> WORK TO BE COMPLETED:
Everything from the line containing "Within the image" through the last line of the records must be returned verbatim, and nothing outside that range.

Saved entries
begin
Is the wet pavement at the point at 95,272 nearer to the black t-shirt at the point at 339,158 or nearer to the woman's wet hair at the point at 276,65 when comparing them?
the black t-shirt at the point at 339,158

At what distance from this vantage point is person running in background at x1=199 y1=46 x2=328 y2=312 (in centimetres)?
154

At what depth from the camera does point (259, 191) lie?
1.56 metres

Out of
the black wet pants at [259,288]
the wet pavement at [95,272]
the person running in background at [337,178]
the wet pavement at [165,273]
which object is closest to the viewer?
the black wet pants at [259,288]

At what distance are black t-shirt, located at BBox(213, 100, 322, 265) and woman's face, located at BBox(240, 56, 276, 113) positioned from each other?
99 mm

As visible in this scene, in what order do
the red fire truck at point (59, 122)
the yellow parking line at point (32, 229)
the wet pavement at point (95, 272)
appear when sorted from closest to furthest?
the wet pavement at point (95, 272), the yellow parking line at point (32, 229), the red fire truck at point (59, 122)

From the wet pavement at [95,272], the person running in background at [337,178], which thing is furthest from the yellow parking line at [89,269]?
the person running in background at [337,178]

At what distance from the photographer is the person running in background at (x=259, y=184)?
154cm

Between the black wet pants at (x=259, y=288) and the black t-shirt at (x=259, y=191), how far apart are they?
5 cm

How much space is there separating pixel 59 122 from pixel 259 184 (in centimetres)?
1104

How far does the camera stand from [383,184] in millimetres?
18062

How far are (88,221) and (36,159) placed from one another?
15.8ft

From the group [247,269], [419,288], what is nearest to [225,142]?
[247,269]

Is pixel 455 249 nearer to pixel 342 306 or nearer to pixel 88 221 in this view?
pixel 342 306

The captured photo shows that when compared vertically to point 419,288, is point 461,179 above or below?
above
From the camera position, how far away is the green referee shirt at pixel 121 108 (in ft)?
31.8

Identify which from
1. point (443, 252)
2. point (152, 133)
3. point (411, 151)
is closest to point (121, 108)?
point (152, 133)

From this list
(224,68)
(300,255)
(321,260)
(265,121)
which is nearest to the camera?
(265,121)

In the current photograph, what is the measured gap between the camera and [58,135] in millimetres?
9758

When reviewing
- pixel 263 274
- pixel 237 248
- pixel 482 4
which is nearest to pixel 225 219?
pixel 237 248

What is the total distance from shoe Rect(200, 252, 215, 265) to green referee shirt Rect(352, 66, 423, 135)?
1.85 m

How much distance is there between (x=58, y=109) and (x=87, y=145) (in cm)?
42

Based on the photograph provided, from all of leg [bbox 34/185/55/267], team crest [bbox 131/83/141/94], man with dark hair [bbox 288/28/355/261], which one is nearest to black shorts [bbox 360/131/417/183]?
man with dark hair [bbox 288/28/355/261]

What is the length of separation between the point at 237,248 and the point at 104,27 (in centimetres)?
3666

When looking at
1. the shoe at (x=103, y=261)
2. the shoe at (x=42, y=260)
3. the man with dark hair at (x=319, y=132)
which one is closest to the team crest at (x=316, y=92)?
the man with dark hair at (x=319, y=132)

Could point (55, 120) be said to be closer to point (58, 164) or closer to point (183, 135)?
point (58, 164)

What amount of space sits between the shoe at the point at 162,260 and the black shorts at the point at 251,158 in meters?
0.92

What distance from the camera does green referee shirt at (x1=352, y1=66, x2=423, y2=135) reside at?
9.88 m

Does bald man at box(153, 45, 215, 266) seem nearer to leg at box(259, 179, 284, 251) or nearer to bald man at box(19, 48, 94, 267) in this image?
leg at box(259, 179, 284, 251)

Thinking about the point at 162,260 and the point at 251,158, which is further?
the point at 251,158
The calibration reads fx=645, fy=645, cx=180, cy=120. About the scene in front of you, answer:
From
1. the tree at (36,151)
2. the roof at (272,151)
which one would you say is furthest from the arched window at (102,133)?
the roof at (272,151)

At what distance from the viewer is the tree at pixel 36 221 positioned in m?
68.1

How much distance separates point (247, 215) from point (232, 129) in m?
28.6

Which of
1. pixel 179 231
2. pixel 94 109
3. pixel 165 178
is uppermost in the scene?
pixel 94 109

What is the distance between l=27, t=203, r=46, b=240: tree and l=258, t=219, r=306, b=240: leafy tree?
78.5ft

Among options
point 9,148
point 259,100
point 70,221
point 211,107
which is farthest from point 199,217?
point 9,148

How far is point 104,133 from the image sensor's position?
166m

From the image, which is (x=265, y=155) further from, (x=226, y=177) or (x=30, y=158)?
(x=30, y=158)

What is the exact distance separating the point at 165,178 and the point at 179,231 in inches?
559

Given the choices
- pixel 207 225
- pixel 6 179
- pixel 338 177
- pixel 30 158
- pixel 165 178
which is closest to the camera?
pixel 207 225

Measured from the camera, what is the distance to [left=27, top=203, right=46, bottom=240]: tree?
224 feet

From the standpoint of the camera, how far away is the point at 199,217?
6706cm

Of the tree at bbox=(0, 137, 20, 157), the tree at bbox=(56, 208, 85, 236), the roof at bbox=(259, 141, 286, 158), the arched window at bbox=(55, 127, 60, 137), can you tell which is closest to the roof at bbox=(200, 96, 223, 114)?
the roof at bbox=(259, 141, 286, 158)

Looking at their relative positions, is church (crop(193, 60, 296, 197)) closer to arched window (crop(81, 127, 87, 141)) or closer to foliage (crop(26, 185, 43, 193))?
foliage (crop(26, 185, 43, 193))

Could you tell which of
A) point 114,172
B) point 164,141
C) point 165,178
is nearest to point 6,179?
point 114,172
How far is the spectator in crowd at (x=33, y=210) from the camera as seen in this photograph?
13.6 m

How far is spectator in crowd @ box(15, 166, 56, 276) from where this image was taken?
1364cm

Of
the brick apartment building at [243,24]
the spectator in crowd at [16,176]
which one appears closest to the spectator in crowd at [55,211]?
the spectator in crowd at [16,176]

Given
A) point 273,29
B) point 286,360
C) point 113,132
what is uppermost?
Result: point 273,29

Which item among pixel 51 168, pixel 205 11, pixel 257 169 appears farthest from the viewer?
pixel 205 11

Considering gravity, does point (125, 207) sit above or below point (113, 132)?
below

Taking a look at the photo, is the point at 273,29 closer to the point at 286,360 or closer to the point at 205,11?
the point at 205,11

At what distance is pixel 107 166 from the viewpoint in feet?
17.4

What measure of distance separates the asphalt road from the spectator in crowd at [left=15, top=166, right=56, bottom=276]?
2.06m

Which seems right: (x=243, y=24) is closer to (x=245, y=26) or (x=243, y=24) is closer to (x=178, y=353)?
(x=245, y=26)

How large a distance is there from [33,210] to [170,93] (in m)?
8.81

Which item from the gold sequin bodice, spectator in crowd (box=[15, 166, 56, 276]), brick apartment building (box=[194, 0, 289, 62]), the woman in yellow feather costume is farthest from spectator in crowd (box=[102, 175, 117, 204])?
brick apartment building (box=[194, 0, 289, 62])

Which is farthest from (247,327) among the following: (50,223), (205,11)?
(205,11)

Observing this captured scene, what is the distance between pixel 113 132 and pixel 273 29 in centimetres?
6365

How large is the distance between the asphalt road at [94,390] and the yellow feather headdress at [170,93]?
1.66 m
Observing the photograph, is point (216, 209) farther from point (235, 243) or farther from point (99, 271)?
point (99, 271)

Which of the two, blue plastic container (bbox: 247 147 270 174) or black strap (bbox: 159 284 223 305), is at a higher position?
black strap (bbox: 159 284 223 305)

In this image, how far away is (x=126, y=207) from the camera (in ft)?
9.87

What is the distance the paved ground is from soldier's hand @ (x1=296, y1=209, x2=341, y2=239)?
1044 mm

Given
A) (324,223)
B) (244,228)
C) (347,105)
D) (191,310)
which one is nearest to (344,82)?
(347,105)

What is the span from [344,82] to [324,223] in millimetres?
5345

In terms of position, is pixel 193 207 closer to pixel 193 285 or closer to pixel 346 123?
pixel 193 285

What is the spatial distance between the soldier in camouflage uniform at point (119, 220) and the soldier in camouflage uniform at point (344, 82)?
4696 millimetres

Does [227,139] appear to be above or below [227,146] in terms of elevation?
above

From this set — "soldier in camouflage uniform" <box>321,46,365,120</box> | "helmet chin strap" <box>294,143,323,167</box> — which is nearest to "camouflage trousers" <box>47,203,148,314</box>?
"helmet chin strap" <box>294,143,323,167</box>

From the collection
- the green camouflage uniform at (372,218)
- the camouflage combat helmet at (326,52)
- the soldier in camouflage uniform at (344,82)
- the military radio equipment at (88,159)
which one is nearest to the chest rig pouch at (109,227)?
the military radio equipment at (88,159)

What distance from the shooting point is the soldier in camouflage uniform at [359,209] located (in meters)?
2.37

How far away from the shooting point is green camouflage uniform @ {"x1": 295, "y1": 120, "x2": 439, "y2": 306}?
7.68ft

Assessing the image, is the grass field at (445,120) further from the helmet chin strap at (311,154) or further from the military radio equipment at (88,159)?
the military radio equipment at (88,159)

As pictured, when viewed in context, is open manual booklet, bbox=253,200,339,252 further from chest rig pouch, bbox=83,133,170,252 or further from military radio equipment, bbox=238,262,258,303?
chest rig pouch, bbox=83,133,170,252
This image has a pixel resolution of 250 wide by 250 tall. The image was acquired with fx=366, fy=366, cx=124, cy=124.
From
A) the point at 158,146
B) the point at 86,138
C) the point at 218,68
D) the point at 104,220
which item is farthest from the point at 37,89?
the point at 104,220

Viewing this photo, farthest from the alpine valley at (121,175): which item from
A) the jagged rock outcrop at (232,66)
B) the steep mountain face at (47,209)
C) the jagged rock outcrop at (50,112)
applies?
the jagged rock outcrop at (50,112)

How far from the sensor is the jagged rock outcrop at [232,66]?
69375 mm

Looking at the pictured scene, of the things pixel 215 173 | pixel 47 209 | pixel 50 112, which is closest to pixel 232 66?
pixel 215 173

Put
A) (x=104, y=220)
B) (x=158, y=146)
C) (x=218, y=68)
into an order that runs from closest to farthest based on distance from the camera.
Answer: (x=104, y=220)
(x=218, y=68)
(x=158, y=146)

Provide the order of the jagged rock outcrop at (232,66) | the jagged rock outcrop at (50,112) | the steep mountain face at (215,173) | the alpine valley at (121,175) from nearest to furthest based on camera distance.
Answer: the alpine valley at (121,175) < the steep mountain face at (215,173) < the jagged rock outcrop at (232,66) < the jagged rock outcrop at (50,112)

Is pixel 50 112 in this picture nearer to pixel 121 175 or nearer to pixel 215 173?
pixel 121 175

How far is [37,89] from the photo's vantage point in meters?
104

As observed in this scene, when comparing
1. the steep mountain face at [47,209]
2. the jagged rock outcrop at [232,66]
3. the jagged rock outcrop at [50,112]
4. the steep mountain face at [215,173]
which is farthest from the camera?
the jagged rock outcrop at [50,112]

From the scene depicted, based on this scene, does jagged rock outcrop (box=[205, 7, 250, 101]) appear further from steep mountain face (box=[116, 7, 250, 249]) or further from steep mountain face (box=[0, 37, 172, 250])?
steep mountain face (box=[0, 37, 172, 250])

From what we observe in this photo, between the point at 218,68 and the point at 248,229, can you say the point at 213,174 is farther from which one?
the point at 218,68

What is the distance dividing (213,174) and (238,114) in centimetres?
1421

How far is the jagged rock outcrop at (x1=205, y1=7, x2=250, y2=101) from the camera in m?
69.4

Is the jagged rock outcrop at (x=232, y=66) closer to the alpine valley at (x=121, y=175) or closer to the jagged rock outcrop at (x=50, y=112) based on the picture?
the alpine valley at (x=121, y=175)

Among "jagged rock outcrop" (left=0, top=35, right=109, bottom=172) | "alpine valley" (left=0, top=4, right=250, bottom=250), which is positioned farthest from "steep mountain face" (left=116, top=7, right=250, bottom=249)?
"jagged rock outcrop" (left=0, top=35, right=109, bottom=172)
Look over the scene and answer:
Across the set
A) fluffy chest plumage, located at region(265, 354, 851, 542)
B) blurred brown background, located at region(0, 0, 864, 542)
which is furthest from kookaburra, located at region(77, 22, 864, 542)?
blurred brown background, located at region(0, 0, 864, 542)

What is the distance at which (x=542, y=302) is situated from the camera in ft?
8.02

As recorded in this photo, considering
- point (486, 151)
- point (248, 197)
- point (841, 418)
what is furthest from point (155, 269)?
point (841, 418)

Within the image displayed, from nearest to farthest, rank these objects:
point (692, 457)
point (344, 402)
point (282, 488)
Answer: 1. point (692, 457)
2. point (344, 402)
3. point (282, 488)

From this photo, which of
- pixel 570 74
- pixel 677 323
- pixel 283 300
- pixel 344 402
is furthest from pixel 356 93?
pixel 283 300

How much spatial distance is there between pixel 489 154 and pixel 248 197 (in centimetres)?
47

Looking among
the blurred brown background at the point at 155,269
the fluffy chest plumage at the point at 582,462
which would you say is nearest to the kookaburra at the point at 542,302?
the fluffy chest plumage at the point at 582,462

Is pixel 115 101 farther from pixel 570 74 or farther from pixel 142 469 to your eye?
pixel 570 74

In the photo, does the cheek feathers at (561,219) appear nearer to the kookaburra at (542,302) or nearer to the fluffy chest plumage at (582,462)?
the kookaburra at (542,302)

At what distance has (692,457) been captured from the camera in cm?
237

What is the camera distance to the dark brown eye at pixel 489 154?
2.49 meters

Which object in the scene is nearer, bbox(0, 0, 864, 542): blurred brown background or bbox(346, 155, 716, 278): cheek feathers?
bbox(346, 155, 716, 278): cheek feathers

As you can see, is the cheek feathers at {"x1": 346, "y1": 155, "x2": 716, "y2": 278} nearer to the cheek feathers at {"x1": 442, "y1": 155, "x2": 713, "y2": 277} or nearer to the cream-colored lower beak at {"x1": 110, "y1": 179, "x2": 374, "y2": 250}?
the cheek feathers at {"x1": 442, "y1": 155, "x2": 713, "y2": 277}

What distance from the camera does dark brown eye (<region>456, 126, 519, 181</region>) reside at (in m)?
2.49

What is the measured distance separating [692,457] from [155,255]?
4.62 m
end
> TASK ANSWER:
Within the image displayed, from nearest to farthest, rank these objects:
point (692, 457)
point (344, 402)
point (282, 488)
Answer: 1. point (692, 457)
2. point (344, 402)
3. point (282, 488)

From this photo, which of
- pixel 570 74
- pixel 677 323
- pixel 283 300
- pixel 344 402
is furthest from pixel 356 93?
pixel 283 300

How much spatial distance is there between pixel 489 154 and pixel 248 197 (in centimetres)?
47

Looking among
the blurred brown background at the point at 155,269
the fluffy chest plumage at the point at 582,462
which would you say is nearest to the kookaburra at the point at 542,302?
the fluffy chest plumage at the point at 582,462

Is pixel 115 101 farther from pixel 570 74 or farther from pixel 142 469 to your eye?
pixel 570 74

In the photo, does the cheek feathers at (561,219) appear nearer to the kookaburra at (542,302) or nearer to the fluffy chest plumage at (582,462)?
the kookaburra at (542,302)

At what distance has (692,457) been captured from the camera in cm?
237

What is the camera distance to the dark brown eye at pixel 489 154?
2.49 meters

Which object in the scene is nearer, bbox(0, 0, 864, 542): blurred brown background or bbox(346, 155, 716, 278): cheek feathers?
bbox(346, 155, 716, 278): cheek feathers

As you can see, is the cheek feathers at {"x1": 346, "y1": 155, "x2": 716, "y2": 278} nearer to the cheek feathers at {"x1": 442, "y1": 155, "x2": 713, "y2": 277} or nearer to the cream-colored lower beak at {"x1": 110, "y1": 179, "x2": 374, "y2": 250}?
the cheek feathers at {"x1": 442, "y1": 155, "x2": 713, "y2": 277}

What distance from the camera does dark brown eye (<region>456, 126, 519, 181</region>) reside at (in m)?
2.49

What is the measured distance separating [692,457] from [155,255]?
4.62 m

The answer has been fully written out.